J'ai listé un certain nombre de catégories de mortalités, de morts, d'exécutés parce que je souhaitais éviter un chiffre d'annonce spectaculaire.
Nous disposons à l'heure actuelle d'approximations beaucoup plus proches qu'il y a dix ou quinze ans.
Mais ainsi qu'il en ressort de discussions que j'ai eues avec le démographe Alain Blum, une surmortalité existe, par exemple, en 1921-1922, due à la famine - cinq millions de morts.

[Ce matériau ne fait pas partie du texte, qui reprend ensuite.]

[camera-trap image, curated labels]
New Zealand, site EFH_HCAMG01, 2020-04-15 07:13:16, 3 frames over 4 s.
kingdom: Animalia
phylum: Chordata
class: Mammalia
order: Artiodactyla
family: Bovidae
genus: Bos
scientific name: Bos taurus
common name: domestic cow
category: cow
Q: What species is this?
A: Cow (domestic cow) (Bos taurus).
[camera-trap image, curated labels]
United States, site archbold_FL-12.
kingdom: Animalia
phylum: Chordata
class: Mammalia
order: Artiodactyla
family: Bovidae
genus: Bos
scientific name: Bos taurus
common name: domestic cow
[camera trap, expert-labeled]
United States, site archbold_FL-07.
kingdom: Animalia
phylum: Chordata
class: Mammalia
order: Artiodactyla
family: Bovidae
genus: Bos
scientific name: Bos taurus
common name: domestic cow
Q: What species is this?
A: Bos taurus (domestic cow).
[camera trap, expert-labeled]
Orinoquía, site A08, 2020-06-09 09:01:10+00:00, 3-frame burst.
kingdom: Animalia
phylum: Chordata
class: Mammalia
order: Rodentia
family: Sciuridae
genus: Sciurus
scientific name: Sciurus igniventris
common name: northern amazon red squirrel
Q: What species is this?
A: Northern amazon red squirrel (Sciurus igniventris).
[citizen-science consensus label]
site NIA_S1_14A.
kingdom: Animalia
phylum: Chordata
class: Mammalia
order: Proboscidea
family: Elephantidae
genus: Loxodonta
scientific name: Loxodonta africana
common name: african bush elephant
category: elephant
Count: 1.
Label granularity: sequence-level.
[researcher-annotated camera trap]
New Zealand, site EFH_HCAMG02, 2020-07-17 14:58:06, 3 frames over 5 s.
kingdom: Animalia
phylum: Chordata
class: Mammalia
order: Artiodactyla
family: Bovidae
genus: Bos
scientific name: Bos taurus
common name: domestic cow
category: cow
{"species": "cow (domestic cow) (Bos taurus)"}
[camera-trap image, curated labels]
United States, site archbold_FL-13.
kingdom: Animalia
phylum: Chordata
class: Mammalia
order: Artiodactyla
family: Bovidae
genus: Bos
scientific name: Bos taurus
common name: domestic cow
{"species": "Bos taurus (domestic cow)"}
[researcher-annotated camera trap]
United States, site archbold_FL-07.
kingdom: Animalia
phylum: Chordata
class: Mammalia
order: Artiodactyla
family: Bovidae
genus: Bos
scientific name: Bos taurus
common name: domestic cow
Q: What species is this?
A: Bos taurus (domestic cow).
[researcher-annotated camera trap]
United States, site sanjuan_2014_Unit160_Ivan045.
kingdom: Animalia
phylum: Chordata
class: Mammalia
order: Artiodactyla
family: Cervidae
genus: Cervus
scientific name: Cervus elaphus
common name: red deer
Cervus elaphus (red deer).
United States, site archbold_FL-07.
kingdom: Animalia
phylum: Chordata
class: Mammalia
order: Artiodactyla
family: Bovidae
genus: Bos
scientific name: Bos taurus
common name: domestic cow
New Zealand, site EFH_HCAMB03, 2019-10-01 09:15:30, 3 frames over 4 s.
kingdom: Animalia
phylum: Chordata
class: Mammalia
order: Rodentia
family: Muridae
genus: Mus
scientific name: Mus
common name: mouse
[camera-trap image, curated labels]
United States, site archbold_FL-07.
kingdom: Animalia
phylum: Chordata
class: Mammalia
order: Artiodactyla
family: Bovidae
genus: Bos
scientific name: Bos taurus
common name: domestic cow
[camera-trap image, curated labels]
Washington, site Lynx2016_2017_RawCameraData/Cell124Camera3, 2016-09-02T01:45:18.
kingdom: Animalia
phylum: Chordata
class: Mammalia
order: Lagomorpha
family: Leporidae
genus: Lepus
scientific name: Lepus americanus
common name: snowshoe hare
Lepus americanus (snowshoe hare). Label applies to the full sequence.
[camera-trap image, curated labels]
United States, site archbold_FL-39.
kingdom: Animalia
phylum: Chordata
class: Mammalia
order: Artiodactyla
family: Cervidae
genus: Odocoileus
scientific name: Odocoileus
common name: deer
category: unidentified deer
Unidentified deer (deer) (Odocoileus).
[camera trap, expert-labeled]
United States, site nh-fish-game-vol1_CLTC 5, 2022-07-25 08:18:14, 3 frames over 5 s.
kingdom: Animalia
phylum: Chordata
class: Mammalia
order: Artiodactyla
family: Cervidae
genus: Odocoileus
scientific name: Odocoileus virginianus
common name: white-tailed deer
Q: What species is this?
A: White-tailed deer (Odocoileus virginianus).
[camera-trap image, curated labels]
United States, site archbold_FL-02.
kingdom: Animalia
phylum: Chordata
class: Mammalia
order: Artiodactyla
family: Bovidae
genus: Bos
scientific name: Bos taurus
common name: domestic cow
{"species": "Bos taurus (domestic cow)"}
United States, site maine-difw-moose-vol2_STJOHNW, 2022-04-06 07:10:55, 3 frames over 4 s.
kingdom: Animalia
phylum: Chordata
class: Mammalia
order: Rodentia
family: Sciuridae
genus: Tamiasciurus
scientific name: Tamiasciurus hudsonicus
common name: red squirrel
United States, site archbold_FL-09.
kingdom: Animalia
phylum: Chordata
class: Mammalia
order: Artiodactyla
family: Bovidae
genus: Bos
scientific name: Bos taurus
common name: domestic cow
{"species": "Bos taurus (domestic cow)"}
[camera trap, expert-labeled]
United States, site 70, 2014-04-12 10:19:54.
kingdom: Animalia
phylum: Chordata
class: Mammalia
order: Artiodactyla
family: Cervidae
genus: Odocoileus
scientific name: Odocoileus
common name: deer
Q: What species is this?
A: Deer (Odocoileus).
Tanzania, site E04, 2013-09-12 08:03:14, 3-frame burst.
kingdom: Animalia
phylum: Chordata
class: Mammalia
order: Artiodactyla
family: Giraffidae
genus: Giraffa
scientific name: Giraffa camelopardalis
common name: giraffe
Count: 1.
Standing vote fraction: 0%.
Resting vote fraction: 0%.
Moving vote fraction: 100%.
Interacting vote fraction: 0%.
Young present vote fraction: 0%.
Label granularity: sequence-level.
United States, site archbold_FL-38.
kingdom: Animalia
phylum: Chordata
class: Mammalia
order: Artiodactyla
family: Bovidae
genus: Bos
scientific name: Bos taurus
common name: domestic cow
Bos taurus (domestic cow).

On ignore encore quel pourcentage de personnes sont mortes de faim, d'autres du typhus.
La politique de réquisition menée depuis des années provoquant la diminution pour les paysans de leurs emblavures est sans aucun doute responsable de cette situation.
Mais, auparavant, en 1891, les populations paysannes, dans ces mêmes régions, ont connu des famines et une mortalité avoisinant les 500 000 à 600 000 morts.
Peut-on historiquement placer ces événements exactement sur le même plan que les morts des deux années de la grande terreur ou celles des déportés abandonnés dans les " villages spéciaux " du goulag ? Je ne le pense pas.
Les estimations que j'indique peuvent être interprétées par le lecteur qui peut les additionner mais chacune relève de catégories différentes.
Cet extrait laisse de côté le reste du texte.